= STATED EXERCISE =
Reproduce the stretch of records from the line containing "How far from" through the line containing "49.2 metres", changing "distance" to "separation" wherever it appears and leaving everything else unchanged.

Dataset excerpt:
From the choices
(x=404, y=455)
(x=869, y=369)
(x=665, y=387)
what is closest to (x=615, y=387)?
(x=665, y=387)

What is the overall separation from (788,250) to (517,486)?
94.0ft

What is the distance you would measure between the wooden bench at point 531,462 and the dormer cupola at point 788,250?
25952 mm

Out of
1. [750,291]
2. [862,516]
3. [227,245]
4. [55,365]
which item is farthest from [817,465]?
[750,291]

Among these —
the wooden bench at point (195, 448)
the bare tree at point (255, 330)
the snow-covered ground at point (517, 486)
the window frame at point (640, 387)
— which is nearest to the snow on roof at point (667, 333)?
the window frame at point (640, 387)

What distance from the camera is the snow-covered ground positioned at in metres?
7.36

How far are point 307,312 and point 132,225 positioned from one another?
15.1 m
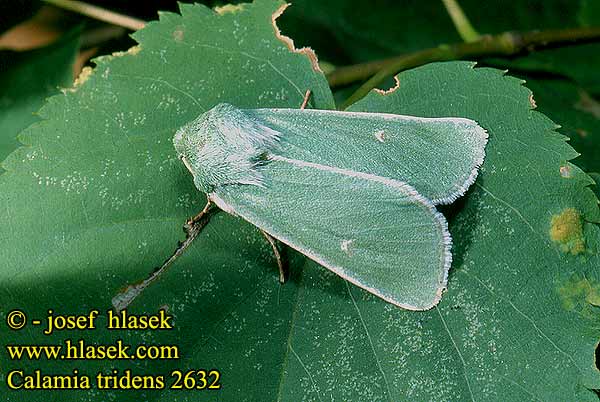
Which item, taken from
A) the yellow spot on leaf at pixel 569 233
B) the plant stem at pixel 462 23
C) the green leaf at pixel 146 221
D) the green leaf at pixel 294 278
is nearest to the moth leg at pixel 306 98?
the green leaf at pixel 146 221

...

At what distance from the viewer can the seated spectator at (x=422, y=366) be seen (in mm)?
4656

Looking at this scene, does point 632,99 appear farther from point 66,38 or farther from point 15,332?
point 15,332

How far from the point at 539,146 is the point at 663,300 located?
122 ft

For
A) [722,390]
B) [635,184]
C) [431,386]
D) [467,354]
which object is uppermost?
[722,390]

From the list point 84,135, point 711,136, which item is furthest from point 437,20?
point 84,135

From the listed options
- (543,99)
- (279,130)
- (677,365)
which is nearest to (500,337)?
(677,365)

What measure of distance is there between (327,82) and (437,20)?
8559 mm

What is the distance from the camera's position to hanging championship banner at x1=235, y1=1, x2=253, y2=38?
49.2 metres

= REPLY =
How far from the point at 539,146 is the point at 663,300 located?
122 ft

For
A) [722,390]
B) [635,184]
C) [431,386]
D) [467,354]
which object is uppermost?
[722,390]

From the list point 84,135, point 711,136, which item is furthest from point 437,20?
point 84,135

From the listed options
- (543,99)
- (279,130)
- (677,365)
which is nearest to (500,337)?
(677,365)

What measure of separation is there between (327,82) and (437,20)?
8559 mm

What is the separation from the camera's position to hanging championship banner at x1=235, y1=1, x2=253, y2=38?
49.2 metres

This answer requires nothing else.